07 August 2007

Swedish mystery

Here's a continuation of the theme Dan Conrad and I discussed earlier: mystery novels from Scandanavia. This one's from Sweden and I found it in River City Books here in Northfield while I was shopping for birthday gifts for 2-year-old granddaughter Jaime. (I know, the mystery shelves are strange places to be looking for books for toddlers. Is there a rule against shopping for more than one thing at a time?)



This time the book is Sun Storm by Åsa Larsson [at left] who is a native of Kiruna, Sweden, an iron-mining town so far north in Sweden that Norway and Finland are probably visible from the highest nearby mountain (which is also the highest in Sweden). It's so far north that there's an astrophysics lab there that studies Martian climate. It's so far north that the aurora borealis is visible from the 1:00 PM sunset until the 10:00 AM sunrise.

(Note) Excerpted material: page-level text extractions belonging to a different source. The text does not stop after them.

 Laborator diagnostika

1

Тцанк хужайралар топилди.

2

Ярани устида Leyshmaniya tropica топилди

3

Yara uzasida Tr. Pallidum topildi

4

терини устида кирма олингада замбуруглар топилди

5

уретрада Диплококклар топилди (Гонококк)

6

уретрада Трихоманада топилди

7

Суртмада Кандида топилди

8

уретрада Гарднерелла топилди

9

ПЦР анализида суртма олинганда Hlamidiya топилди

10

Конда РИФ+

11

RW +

All of that is to prepare you for the setting of Sun Storm. It's set in a mining town in the very northernmost part of Sweden called Kiruna. This place is so far north that Larsson's description of winter there makes Minnesota winter sound like warm vacation spot. On top of that the houses she describes don't seem to have central heating. And the cabin in the mountains -- the scene of a crucial event -- relies on snow drifts outside to seal the drafts.

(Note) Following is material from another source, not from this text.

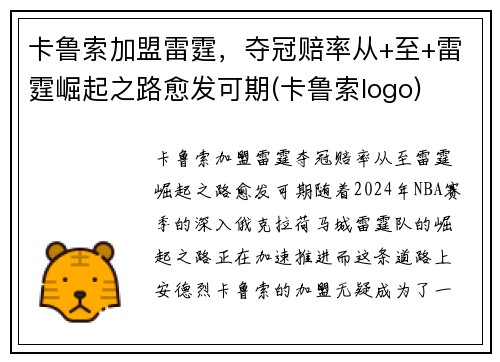 卡鲁索加盟雷霆，夺冠赔率从+至+雷霆崛起之路愈发可期(卡鲁索logo)

卡鲁索加盟雷霆夺冠赔率从至雷霆崛起之路愈发可期随着2024年NBA赛季的深入俄克拉荷马城雷霆队的崛起之路正在加速推进而这条道路上安德烈卡鲁索的加盟无疑成为了一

Rebecka Martinsson, Stockholm tax attorney and Kiruna native (like author Larsson), gets drawn back to that northern town by the murder of a friend from her youth and the dead man's sister who is accused of the killing (unlike author Larsson). But there's more. The dead man was a central figure in the creation of a large Pentacostal church in that town of 20,000 on the glacier-swept landscape. It's a church that's grown wealthy from evangelism and the sales of books and videos of sermons. The killing and Martinsson's defense of her old friend threatens the church and the wealth of its movers and shakers.

There are powerful images here. Larsson is very good at descriptive writing. There's a complicated story and it's well told. Throughout the book I was sure I understood most of what was going on, but I had these nagging questions. Larsson answers most of them with dramatic flashbacks and conversations between old friends and acquaintances.

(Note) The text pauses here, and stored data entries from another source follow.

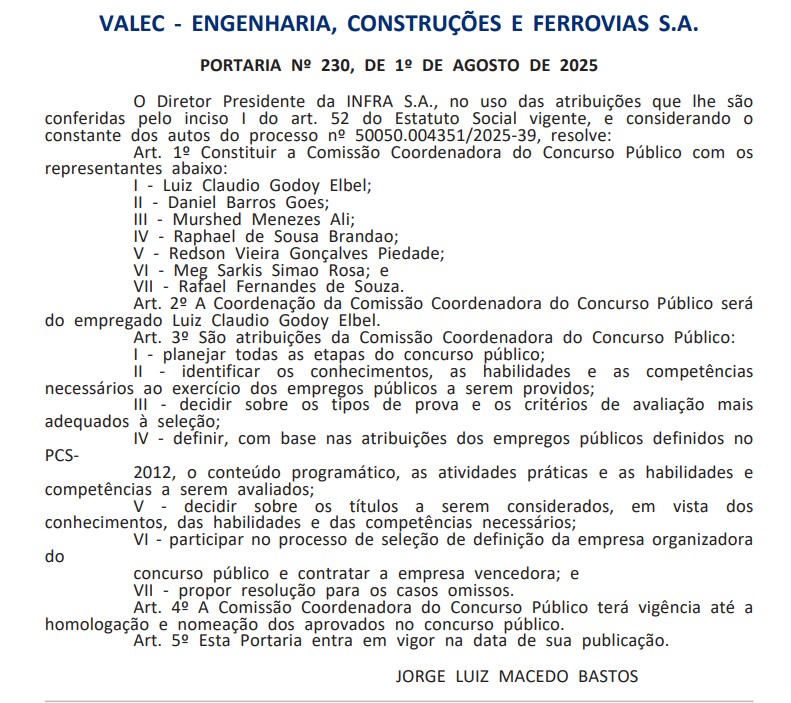 VALEC - ENGENHARIA, CONSTRUÇÕES E FERROVIAS S.A.

PORTARIA Nº 230, DE 1º DE AGOSTO DE 2025

O Diretor Presidente da INFRA S.A., no uso das atribuições que lhe são conferidas pelo inciso I do art. 52 do Estatuto Social vigente, e considerando o constante dos autos do processo nº 50050.004351/2025-39, resolve:

Art. 1º Constituir a Comissão Coordenadora do Concurso Público com os representantes abaixo:

I - Luiz Claudio Godoy Elbel;

II - Daniel Barros Goes;

III - Murshed Menezes Ali;

IV - Raphael de Sousa Brandao;

V - Redson Vieira Gonçalves Piedade;

VI - Meg Sarkis Simao Rosa; e

VII - Rafael Fernandes de Souza.

Art. 2º A Coordenação da Comissão Coordenadora do Concurso Público será do empregado Luiz Claudio Godoy Elbel.

Art. 3º São atribuições da Comissão Coordenadora do Concurso Público:

I - planejar todas as etapas do concurso público;

II - identificar os conhecimentos, as habilidades e as competências necessários ao exercício dos empregos públicos a serem providos;

III - decidir sobre os tipos de prova e os critérios de avaliação mais adequados à seleção;

IV - definir, com base nas atribuições dos empregos públicos definidos no PCS-

2012, o conteúdo programático, as atividades práticas e as habilidades e competências a serem avaliados;

V - decidir sobre os títulos a serem considerados, em vista dos conhecimentos, das habilidades e das competências necessários;

VI - participar no processo de seleção de definição da empresa organizadora do

concurso público e contratar a empresa vencedora; e

VII - propor resolução para os casos omissos.

Art. 4º A Comissão Coordenadora do Concurso Público terá vigência até a homologação e nomeação dos aprovados no concurso público.

Art. 5º Esta Portaria entra em vigor na data de sua publicação.

JORGE LUIZ MACEDO BASTOS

The ending is dramatic and suspensful. Larsson does action endings well too.

Oh, by the way, neither Martinsson nor her old chum are terribly attractive people. My favorite character in the book is not Martinsson, but a local detective, Anna-Maria Mella.

There are a couple things that don't fall together at the end, but they are not essential to this tale. I enjoyed reading this book. Larsson has a second book that's just been released in the US. I'm going to have to pester the library about loaning it to me.

I thought this was a good one. If you read it, let us know what you think.